Open gaow opened 9 years ago
This patch implements paragraph 2 of the comment above -- exclude those invalid permutations from the sample space.
Before this patch, on a problematic data with 100 permutations the result is:
gene | nb.snps | join.perm.pval | nb.permutations | true.l10abf | med.perm.l10abf |
---|---|---|---|---|---|
ENSG00000087495.12 | 34 | 0.0891089 | 100 | -2.87E-01 | -nan |
With the patch:
gene | nb.snps | join.perm.pval | nb.permutations | true.l10abf | med.perm.l10abf |
---|---|---|---|---|---|
ENSG00000087495.12 | 34 | 0.6 | 14 | -2.87E-01 | -2.35E-01 |
Just not sure if this is the right thing to do.

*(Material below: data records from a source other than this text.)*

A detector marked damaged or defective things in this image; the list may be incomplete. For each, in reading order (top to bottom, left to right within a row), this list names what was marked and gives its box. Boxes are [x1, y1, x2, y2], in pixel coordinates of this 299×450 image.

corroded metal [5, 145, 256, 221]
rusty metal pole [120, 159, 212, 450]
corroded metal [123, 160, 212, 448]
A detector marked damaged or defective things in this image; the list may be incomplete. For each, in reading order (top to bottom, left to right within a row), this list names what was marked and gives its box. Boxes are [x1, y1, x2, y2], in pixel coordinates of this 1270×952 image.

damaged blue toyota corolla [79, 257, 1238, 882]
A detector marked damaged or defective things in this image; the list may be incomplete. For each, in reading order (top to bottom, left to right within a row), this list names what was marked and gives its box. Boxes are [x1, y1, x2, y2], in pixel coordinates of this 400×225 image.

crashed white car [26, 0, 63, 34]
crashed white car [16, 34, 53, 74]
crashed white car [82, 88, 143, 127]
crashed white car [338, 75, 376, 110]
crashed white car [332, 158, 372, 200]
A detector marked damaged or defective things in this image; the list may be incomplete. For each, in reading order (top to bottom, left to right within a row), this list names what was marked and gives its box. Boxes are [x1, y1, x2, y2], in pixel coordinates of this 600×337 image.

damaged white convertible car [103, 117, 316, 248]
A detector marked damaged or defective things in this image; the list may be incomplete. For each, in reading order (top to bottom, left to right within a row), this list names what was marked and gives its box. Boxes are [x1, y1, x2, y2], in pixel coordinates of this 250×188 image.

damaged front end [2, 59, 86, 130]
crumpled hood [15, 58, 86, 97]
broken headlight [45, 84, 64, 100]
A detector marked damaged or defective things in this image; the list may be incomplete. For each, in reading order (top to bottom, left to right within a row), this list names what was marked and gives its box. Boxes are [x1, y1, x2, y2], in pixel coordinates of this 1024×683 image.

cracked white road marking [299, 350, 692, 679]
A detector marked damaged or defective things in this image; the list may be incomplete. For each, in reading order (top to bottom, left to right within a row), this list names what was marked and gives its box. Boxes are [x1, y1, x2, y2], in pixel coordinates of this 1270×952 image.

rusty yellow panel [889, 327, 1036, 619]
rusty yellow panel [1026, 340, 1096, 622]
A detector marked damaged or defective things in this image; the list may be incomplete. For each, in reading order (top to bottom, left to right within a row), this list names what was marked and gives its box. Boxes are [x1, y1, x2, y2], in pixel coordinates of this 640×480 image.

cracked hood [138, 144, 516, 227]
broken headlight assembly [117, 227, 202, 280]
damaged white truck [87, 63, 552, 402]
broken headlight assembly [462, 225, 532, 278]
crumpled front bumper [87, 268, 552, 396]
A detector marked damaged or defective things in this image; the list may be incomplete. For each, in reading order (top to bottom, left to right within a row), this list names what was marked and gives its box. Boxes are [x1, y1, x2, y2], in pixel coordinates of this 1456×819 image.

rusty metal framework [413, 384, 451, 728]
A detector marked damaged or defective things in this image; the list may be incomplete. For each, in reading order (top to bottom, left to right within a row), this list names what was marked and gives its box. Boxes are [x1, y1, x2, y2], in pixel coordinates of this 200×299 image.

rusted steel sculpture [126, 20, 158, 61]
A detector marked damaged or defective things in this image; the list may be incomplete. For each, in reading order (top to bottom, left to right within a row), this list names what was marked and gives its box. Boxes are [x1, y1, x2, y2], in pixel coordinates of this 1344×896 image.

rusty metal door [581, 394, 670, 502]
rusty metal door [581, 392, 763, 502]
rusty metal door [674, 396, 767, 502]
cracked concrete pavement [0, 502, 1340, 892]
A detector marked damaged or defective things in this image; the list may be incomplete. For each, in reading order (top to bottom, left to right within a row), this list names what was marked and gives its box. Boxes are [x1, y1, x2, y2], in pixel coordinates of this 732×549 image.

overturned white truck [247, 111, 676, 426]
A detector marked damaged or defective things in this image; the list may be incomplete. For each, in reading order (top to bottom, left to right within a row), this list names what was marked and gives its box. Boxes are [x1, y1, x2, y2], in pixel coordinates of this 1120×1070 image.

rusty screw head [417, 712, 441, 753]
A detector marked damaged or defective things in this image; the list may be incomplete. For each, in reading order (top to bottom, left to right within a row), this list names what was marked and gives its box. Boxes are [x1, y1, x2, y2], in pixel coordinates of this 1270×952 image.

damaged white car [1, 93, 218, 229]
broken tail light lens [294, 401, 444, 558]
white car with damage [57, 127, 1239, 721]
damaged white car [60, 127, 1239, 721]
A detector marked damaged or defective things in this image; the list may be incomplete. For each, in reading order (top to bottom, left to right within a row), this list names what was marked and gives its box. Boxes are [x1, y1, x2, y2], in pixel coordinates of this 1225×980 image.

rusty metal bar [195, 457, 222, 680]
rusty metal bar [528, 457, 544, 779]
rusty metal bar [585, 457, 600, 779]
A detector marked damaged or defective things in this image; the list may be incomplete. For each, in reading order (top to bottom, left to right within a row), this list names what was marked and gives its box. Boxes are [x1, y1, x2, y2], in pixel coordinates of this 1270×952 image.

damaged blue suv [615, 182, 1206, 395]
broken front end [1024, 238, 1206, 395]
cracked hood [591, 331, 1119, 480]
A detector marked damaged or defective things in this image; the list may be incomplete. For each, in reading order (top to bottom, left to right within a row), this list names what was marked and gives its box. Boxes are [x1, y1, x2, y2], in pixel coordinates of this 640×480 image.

The SVD error issue was a result of missing data: expression and SNP data are tissue specific, thus 1) some individuals will not have expression level and 2) some SNPs will not present in the data of some tissues. When the label of individuals are shuffled in permutation testing, there are good chance that either SNP or expression data are missing which crashes SVD. The current fix is to set all summary stats to NaN when it happens in a permutation run.
These "invalid" permutations should also not contribute to computation of empirical p-values and median of BFs -- is this the proper way to deal with it?